◆ **Task requirements**
**a)** In the devotional passage below, where were the ministry stations set up during the latter part of the service?
**b)** List every place the devotional passage below names as somewhere God has used the Church body to minister.

◆ **Text to read**
What should you expect when you pray?

Isaiah 56-60

Focus: Is. 58:6-7 No, this is the kind of fast I want. I want you to remove the sinful chains, to tear away the ropes of the burdensome yoke, to set free the oppressed, and to break every burdensome yoke. I want you to share your food with the hungry and to provide shelter for homeless, oppressed people. When you see someone naked, clothe him! Don’t turn your back on your own flesh and blood!

This last Sunday was a special day at Watermark Church, Dallas. The first part of our service was a celebration of all the ways God has used our Church body to minister in Dallas, greater Texas, and abroad. The remainder of the service was visiting different stations that were set up in the Town Center (foyer). There were scores of ministries that we partner with represented among the booths, and each representative shared how our Church is strategically involved with them.

◆ **Data lines**
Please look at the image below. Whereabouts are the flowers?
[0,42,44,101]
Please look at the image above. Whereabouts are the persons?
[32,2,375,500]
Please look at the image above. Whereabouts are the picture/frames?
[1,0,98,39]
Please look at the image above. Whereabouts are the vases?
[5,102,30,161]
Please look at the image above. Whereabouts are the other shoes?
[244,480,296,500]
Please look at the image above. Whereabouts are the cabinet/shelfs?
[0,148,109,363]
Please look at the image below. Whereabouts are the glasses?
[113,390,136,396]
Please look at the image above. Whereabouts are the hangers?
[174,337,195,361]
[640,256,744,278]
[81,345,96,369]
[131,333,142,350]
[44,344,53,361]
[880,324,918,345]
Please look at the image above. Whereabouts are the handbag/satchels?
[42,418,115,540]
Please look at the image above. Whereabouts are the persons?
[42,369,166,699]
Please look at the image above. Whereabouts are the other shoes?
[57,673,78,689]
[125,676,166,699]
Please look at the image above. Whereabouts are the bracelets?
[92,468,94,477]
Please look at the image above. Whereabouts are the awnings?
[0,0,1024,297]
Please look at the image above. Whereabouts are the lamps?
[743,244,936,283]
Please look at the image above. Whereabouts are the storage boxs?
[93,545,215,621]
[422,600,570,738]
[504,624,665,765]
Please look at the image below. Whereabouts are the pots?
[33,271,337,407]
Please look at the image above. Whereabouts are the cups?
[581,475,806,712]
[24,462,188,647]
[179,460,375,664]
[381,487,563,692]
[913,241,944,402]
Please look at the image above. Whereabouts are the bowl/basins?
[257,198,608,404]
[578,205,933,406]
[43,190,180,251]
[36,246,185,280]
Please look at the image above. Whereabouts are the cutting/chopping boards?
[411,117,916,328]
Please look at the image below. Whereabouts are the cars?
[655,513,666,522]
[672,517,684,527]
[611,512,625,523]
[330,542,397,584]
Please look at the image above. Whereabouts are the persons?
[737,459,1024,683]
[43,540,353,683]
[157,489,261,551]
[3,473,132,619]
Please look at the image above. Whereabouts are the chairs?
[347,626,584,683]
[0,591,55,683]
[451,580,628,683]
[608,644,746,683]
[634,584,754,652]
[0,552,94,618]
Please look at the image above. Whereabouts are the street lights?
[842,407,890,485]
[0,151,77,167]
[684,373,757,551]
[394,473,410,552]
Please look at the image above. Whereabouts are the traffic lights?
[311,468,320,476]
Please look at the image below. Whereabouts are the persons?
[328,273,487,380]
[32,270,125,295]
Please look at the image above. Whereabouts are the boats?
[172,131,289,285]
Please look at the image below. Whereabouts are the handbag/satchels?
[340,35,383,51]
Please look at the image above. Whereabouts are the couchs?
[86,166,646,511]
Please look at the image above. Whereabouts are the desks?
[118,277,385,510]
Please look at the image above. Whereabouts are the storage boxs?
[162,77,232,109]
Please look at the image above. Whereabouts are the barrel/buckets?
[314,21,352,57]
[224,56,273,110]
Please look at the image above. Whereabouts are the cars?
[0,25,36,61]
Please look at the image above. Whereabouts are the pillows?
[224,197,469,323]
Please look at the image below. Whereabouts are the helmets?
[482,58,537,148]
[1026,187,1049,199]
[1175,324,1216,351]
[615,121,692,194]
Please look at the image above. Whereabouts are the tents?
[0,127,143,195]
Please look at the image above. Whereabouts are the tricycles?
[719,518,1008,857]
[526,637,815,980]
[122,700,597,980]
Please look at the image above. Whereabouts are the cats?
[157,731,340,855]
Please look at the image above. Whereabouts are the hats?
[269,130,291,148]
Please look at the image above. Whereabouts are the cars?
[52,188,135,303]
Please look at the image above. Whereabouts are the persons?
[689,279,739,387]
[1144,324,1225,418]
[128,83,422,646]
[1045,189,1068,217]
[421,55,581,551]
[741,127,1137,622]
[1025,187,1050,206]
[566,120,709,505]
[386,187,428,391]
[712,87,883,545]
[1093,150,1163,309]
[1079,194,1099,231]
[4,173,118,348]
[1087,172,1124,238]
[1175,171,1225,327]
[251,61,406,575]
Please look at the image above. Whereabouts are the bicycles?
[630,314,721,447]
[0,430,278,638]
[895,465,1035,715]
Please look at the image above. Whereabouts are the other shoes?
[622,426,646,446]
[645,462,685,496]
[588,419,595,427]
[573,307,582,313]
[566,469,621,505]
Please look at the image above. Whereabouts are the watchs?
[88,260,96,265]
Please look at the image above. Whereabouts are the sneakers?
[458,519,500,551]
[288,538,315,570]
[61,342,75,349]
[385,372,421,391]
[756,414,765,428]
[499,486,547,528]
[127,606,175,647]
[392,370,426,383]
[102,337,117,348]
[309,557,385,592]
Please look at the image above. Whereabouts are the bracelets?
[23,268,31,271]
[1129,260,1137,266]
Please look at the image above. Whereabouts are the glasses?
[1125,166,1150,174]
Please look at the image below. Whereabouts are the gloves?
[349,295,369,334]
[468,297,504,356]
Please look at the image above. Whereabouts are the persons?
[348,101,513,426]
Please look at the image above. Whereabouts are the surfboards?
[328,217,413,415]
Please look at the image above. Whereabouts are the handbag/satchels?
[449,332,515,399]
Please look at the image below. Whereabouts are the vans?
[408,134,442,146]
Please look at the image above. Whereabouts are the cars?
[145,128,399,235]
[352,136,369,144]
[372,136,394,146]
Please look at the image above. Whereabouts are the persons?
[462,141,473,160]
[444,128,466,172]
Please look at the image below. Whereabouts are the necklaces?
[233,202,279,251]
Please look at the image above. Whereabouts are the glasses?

◆ **Full answers**
**a)** In the Town Center (foyer).

**b)** Dallas, greater Texas, abroad